>> BEGIN

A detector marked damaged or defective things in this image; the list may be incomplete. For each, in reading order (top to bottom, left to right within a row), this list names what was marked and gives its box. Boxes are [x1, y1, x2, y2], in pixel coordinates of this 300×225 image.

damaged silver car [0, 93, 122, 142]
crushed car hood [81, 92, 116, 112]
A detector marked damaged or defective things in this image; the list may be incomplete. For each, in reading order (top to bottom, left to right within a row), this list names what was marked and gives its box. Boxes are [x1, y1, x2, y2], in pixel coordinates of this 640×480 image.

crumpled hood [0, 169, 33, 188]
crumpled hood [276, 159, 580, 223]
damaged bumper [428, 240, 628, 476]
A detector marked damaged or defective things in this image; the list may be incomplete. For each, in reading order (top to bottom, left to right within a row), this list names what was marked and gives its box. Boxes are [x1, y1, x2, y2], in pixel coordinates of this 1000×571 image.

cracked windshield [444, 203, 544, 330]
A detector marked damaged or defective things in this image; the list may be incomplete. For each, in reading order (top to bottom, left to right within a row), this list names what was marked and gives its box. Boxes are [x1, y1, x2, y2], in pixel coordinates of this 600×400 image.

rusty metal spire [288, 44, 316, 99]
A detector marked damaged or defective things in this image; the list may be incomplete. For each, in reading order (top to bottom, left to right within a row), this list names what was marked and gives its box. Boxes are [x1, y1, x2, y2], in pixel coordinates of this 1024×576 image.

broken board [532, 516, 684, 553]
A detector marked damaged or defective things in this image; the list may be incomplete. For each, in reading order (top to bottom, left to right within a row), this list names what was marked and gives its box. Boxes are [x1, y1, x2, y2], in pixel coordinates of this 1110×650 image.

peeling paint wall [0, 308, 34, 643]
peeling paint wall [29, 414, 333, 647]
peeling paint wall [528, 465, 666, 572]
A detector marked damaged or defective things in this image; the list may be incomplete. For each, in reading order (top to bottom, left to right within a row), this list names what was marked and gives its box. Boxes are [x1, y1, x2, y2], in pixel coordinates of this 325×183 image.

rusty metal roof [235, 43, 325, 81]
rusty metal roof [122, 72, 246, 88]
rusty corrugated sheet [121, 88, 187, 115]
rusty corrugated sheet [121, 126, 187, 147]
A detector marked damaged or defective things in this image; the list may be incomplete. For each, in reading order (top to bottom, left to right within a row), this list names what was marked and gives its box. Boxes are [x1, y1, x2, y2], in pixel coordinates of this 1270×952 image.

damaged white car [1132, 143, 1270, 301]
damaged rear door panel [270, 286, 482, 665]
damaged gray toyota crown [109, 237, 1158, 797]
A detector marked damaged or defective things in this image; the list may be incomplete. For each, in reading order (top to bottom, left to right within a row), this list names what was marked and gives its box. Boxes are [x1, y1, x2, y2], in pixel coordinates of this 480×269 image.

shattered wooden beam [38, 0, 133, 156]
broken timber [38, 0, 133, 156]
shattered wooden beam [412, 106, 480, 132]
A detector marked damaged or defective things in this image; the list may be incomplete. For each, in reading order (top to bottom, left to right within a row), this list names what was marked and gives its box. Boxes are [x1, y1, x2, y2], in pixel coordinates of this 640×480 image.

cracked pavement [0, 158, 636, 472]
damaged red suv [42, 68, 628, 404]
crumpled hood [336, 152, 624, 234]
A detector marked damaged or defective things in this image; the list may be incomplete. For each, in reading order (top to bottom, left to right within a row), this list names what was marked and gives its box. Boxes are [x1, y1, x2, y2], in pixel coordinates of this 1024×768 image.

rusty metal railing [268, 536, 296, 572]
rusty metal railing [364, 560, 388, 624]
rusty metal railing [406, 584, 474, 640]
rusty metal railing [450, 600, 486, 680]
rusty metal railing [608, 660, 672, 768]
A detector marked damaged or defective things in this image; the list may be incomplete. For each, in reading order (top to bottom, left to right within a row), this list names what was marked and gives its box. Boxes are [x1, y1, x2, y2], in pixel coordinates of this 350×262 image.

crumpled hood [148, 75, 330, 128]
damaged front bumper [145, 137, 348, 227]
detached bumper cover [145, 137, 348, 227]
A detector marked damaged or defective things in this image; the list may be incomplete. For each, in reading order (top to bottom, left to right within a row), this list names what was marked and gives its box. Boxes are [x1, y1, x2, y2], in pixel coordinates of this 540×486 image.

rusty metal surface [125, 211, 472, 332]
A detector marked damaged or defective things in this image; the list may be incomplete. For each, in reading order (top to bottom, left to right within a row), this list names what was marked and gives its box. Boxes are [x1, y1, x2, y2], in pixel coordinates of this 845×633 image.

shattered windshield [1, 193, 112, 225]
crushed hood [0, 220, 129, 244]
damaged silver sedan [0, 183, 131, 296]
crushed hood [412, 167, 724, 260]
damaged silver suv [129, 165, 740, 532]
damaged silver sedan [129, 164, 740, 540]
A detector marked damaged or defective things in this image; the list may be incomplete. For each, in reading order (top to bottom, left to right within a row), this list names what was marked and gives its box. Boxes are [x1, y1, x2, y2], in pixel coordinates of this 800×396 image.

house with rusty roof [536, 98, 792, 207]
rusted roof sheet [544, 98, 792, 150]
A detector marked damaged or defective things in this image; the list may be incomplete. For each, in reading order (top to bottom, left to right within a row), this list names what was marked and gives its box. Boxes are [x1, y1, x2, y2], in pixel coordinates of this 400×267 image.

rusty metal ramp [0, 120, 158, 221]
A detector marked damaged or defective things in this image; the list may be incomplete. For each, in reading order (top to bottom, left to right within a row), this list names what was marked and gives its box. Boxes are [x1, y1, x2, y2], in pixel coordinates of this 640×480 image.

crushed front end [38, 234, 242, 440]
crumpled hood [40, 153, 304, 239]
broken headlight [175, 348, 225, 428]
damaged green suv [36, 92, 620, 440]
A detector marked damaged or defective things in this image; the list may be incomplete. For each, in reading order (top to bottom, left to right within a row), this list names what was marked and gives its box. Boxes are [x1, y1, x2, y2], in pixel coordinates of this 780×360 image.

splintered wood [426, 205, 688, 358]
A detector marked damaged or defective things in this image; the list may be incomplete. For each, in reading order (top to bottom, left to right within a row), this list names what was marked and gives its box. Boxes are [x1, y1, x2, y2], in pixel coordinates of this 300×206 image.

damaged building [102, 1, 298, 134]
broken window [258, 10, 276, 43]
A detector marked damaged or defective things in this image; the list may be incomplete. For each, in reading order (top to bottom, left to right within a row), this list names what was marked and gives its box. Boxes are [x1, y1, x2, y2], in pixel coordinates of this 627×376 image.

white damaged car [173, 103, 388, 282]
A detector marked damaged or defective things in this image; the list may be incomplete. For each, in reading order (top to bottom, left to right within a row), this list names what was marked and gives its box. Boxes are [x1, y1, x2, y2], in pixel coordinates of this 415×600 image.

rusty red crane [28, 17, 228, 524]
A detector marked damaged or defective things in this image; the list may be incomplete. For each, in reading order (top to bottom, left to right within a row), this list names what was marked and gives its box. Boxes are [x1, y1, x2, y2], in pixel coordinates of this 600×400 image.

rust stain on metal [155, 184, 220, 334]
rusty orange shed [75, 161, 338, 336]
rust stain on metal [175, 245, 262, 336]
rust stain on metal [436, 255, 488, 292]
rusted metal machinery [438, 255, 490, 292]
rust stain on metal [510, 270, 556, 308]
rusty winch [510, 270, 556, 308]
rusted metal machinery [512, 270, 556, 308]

>> END

• Given task: Copy out every one of the items above word for word, keeping each character and line break unchanged.

• Completed task:
A detector marked damaged or defective things in this image; the list may be incomplete. For each, in reading order (top to bottom, left to right within a row), this list names what was marked and gives its box. Boxes are [x1, y1, x2, y2], in pixel coordinates of this 300×225 image.

damaged silver car [0, 93, 122, 142]
crushed car hood [81, 92, 116, 112]
A detector marked damaged or defective things in this image; the list may be incomplete. For each, in reading order (top to bottom, left to right within a row), this list names what was marked and gives its box. Boxes are [x1, y1, x2, y2], in pixel coordinates of this 640×480 image.

crumpled hood [0, 169, 33, 188]
crumpled hood [276, 159, 580, 223]
damaged bumper [428, 240, 628, 476]
A detector marked damaged or defective things in this image; the list may be incomplete. For each, in reading order (top to bottom, left to right within a row), this list names what was marked and gives its box. Boxes are [x1, y1, x2, y2], in pixel coordinates of this 1000×571 image.

cracked windshield [444, 203, 544, 330]
A detector marked damaged or defective things in this image; the list may be incomplete. For each, in reading order (top to bottom, left to right within a row), this list names what was marked and gives its box. Boxes are [x1, y1, x2, y2], in pixel coordinates of this 600×400 image.

rusty metal spire [288, 44, 316, 99]
A detector marked damaged or defective things in this image; the list may be incomplete. For each, in reading order (top to bottom, left to right within a row), this list names what was marked and gives its box. Boxes are [x1, y1, x2, y2], in pixel coordinates of this 1024×576 image.

broken board [532, 516, 684, 553]
A detector marked damaged or defective things in this image; the list may be incomplete. For each, in reading order (top to bottom, left to right within a row), this list names what was marked and gives its box. Boxes are [x1, y1, x2, y2], in pixel coordinates of this 1110×650 image.

peeling paint wall [0, 308, 34, 643]
peeling paint wall [29, 414, 333, 647]
peeling paint wall [528, 465, 666, 572]
A detector marked damaged or defective things in this image; the list may be incomplete. For each, in reading order (top to bottom, left to right within a row), this list names what was marked and gives its box. Boxes are [x1, y1, x2, y2], in pixel coordinates of this 325×183 image.

rusty metal roof [235, 43, 325, 81]
rusty metal roof [122, 72, 246, 88]
rusty corrugated sheet [121, 88, 187, 115]
rusty corrugated sheet [121, 126, 187, 147]
A detector marked damaged or defective things in this image; the list may be incomplete. For each, in reading order (top to bottom, left to right within a row), this list names what was marked and gives its box. Boxes are [x1, y1, x2, y2], in pixel coordinates of this 1270×952 image.

damaged white car [1132, 143, 1270, 301]
damaged rear door panel [270, 286, 482, 665]
damaged gray toyota crown [109, 237, 1158, 797]
A detector marked damaged or defective things in this image; the list may be incomplete. For each, in reading order (top to bottom, left to right within a row), this list names what was marked and gives its box. Boxes are [x1, y1, x2, y2], in pixel coordinates of this 480×269 image.

shattered wooden beam [38, 0, 133, 156]
broken timber [38, 0, 133, 156]
shattered wooden beam [412, 106, 480, 132]
A detector marked damaged or defective things in this image; the list may be incomplete. For each, in reading order (top to bottom, left to right within a row), this list names what was marked and gives its box. Boxes are [x1, y1, x2, y2], in pixel coordinates of this 640×480 image.

cracked pavement [0, 158, 636, 472]
damaged red suv [42, 68, 628, 404]
crumpled hood [336, 152, 624, 234]
A detector marked damaged or defective things in this image; the list may be incomplete. For each, in reading order (top to bottom, left to right within a row), this list names what was marked and gives its box. Boxes are [x1, y1, x2, y2], in pixel coordinates of this 1024×768 image.

rusty metal railing [268, 536, 296, 572]
rusty metal railing [364, 560, 388, 624]
rusty metal railing [406, 584, 474, 640]
rusty metal railing [450, 600, 486, 680]
rusty metal railing [608, 660, 672, 768]
A detector marked damaged or defective things in this image; the list may be incomplete. For each, in reading order (top to bottom, left to right within a row), this list names what was marked and gives its box. Boxes are [x1, y1, x2, y2], in pixel coordinates of this 350×262 image.

crumpled hood [148, 75, 330, 128]
damaged front bumper [145, 137, 348, 227]
detached bumper cover [145, 137, 348, 227]
A detector marked damaged or defective things in this image; the list may be incomplete. For each, in reading order (top to bottom, left to right within a row), this list names what was marked and gives its box. Boxes are [x1, y1, x2, y2], in pixel coordinates of this 540×486 image.

rusty metal surface [125, 211, 472, 332]
A detector marked damaged or defective things in this image; the list may be incomplete. For each, in reading order (top to bottom, left to right within a row), this list names what was marked and gives its box. Boxes are [x1, y1, x2, y2], in pixel coordinates of this 845×633 image.

shattered windshield [1, 193, 112, 225]
crushed hood [0, 220, 129, 244]
damaged silver sedan [0, 183, 131, 296]
crushed hood [412, 167, 724, 260]
damaged silver suv [129, 165, 740, 532]
damaged silver sedan [129, 164, 740, 540]
A detector marked damaged or defective things in this image; the list may be incomplete. For each, in reading order (top to bottom, left to right within a row), this list names what was marked and gives its box. Boxes are [x1, y1, x2, y2], in pixel coordinates of this 800×396 image.

house with rusty roof [536, 98, 792, 207]
rusted roof sheet [544, 98, 792, 150]
A detector marked damaged or defective things in this image; the list may be incomplete. For each, in reading order (top to bottom, left to right within a row), this list names what was marked and gives its box. Boxes are [x1, y1, x2, y2], in pixel coordinates of this 400×267 image.

rusty metal ramp [0, 120, 158, 221]
A detector marked damaged or defective things in this image; the list may be incomplete. For each, in reading order (top to bottom, left to right within a row), this list names what was marked and gives its box. Boxes are [x1, y1, x2, y2], in pixel coordinates of this 640×480 image.

crushed front end [38, 234, 242, 440]
crumpled hood [40, 153, 304, 239]
broken headlight [175, 348, 225, 428]
damaged green suv [36, 92, 620, 440]
A detector marked damaged or defective things in this image; the list may be incomplete. For each, in reading order (top to bottom, left to right within a row), this list names what was marked and gives its box. Boxes are [x1, y1, x2, y2], in pixel coordinates of this 780×360 image.

splintered wood [426, 205, 688, 358]
A detector marked damaged or defective things in this image; the list may be incomplete. For each, in reading order (top to bottom, left to right within a row), this list names what was marked and gives its box. Boxes are [x1, y1, x2, y2], in pixel coordinates of this 300×206 image.

damaged building [102, 1, 298, 134]
broken window [258, 10, 276, 43]
A detector marked damaged or defective things in this image; the list may be incomplete. For each, in reading order (top to bottom, left to right within a row), this list names what was marked and gives its box. Boxes are [x1, y1, x2, y2], in pixel coordinates of this 627×376 image.

white damaged car [173, 103, 388, 282]
A detector marked damaged or defective things in this image; the list may be incomplete. For each, in reading order (top to bottom, left to right within a row), this list names what was marked and gives its box. Boxes are [x1, y1, x2, y2], in pixel coordinates of this 415×600 image.

rusty red crane [28, 17, 228, 524]
A detector marked damaged or defective things in this image; the list may be incomplete. For each, in reading order (top to bottom, left to right within a row), this list names what was marked and gives its box. Boxes are [x1, y1, x2, y2], in pixel coordinates of this 600×400 image.

rust stain on metal [155, 184, 220, 334]
rusty orange shed [75, 161, 338, 336]
rust stain on metal [175, 245, 262, 336]
rust stain on metal [436, 255, 488, 292]
rusted metal machinery [438, 255, 490, 292]
rust stain on metal [510, 270, 556, 308]
rusty winch [510, 270, 556, 308]
rusted metal machinery [512, 270, 556, 308]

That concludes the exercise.